• Set exercise
Copy out every one of the following lines word for word, leaving out the pictures.

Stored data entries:

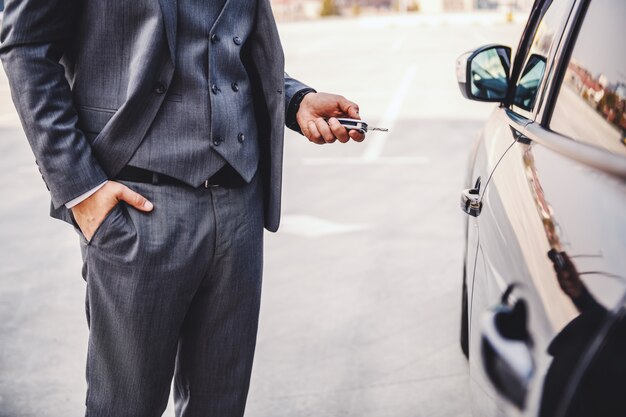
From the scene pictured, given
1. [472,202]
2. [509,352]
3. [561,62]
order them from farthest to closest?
[472,202], [561,62], [509,352]

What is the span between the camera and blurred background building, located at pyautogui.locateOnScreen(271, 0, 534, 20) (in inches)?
2579

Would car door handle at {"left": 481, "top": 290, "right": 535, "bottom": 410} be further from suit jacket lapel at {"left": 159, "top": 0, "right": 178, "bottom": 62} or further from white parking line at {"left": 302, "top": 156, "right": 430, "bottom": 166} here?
white parking line at {"left": 302, "top": 156, "right": 430, "bottom": 166}

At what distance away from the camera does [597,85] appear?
1881 mm

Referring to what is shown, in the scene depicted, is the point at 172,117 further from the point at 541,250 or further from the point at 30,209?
the point at 30,209

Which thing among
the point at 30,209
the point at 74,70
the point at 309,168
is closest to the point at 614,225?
the point at 74,70

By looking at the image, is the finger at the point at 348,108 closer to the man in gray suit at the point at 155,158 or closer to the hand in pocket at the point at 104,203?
the man in gray suit at the point at 155,158

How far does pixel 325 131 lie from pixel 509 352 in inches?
34.8

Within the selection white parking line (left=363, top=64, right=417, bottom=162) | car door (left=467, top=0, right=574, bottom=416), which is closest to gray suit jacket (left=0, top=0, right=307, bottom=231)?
car door (left=467, top=0, right=574, bottom=416)

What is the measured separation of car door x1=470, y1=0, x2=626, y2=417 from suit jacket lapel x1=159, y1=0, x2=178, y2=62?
2.82 ft

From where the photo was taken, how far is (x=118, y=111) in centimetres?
187

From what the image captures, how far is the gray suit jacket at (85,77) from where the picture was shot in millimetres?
1828

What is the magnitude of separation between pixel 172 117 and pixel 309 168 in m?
A: 6.02

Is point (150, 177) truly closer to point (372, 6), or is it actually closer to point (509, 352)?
point (509, 352)

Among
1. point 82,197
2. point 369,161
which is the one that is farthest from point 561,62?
point 369,161
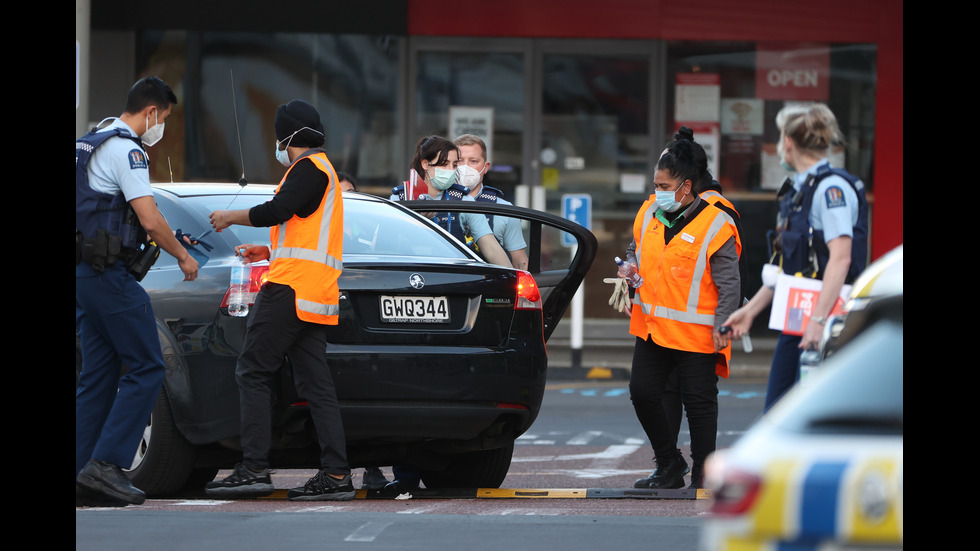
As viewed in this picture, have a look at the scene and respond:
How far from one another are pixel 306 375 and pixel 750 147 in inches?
405

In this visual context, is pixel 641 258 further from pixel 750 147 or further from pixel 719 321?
pixel 750 147

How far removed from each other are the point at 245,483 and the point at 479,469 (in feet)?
4.50

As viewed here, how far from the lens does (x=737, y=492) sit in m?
2.29

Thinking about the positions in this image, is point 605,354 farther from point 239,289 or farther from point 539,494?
point 239,289

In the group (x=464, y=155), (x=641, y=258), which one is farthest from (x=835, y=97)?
(x=641, y=258)

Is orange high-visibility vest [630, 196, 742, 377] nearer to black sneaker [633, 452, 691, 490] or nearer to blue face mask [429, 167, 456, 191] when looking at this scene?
black sneaker [633, 452, 691, 490]

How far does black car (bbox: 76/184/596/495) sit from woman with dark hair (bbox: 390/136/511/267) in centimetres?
98

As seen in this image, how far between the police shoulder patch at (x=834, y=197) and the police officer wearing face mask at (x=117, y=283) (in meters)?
2.71

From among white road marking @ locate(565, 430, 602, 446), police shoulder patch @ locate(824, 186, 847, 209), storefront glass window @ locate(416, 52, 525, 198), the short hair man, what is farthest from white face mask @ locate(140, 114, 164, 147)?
storefront glass window @ locate(416, 52, 525, 198)

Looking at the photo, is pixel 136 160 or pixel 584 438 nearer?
pixel 136 160

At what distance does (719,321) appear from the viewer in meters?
6.52

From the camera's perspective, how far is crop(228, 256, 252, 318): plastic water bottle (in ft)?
20.0

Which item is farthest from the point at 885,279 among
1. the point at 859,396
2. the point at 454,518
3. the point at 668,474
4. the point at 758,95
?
the point at 758,95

• Response to the task
From the scene pictured, given
1. [472,202]
2. [509,352]
3. [561,62]
order them from farthest to closest?
[472,202], [561,62], [509,352]

What is the span between the camera and blurred background building, located at pyautogui.locateOnScreen(271, 0, 534, 20) (in inches)?
2579

Would car door handle at {"left": 481, "top": 290, "right": 535, "bottom": 410} be further from suit jacket lapel at {"left": 159, "top": 0, "right": 178, "bottom": 62} or further from white parking line at {"left": 302, "top": 156, "right": 430, "bottom": 166} here?
white parking line at {"left": 302, "top": 156, "right": 430, "bottom": 166}

At what distance away from the camera does [597,85] appear?
1881 mm

Referring to what is shown, in the scene depicted, is the point at 172,117 further from the point at 541,250 or further from the point at 30,209?
the point at 30,209

Which thing among
the point at 30,209
the point at 74,70
the point at 309,168
is closest to the point at 614,225?
the point at 74,70

By looking at the image, is the finger at the point at 348,108 closer to the man in gray suit at the point at 155,158 or closer to the hand in pocket at the point at 104,203?
the man in gray suit at the point at 155,158

How far does pixel 325 131 lie from pixel 509 352 in inches?
34.8

Within the selection white parking line (left=363, top=64, right=417, bottom=162) | car door (left=467, top=0, right=574, bottom=416), which is closest to gray suit jacket (left=0, top=0, right=307, bottom=231)?
car door (left=467, top=0, right=574, bottom=416)

What is the measured separation of car door x1=470, y1=0, x2=626, y2=417 from suit jacket lapel x1=159, y1=0, x2=178, y2=62?
2.82 ft

From where the photo was taken, how far is (x=118, y=111) in centimetres?
187

From what the image captures, how far is the gray suit jacket at (85,77) from where the picture was shot in millimetres?
1828

What is the magnitude of separation between pixel 172 117 and pixel 309 168 in m?
A: 6.02

Is point (150, 177) truly closer to point (372, 6), or is it actually closer to point (509, 352)?
point (509, 352)

Among
1. point 82,197
2. point 369,161
which is the one that is farthest from point 561,62?
point 369,161
As viewed in this picture, have a look at the scene and respond:
How far from one another are pixel 306 375 and pixel 750 147 in inches?
405

In this visual context, is pixel 641 258 further from pixel 750 147 or further from pixel 719 321?
pixel 750 147

How far removed from each other are the point at 245,483 and the point at 479,469 (in feet)?
4.50

As viewed here, how far from the lens does (x=737, y=492) sit in m?
2.29

Thinking about the positions in this image, is point 605,354 farther from point 239,289 or farther from point 539,494?
point 239,289

In the group (x=464, y=155), (x=641, y=258), which one is farthest from (x=835, y=97)?
(x=641, y=258)

Is orange high-visibility vest [630, 196, 742, 377] nearer to black sneaker [633, 452, 691, 490] or nearer to blue face mask [429, 167, 456, 191] when looking at this scene?
black sneaker [633, 452, 691, 490]

How far does black car (bbox: 76/184/596/495) sit from woman with dark hair (bbox: 390/136/511/267) in centimetres?
98

As seen in this image, how far between the police shoulder patch at (x=834, y=197) and the police officer wearing face mask at (x=117, y=283) (in meters)?
2.71

From among white road marking @ locate(565, 430, 602, 446), police shoulder patch @ locate(824, 186, 847, 209), storefront glass window @ locate(416, 52, 525, 198), the short hair man, what is farthest from white face mask @ locate(140, 114, 164, 147)?
storefront glass window @ locate(416, 52, 525, 198)

Looking at the photo, is pixel 136 160 or pixel 584 438 nearer?
pixel 136 160

At what distance does (719,321) appear from the viewer in meters?
6.52

From the camera's perspective, how far is crop(228, 256, 252, 318): plastic water bottle (in ft)?
20.0

Which item is farthest from the point at 885,279 among
1. the point at 859,396
2. the point at 454,518
3. the point at 668,474
4. the point at 758,95
?
the point at 758,95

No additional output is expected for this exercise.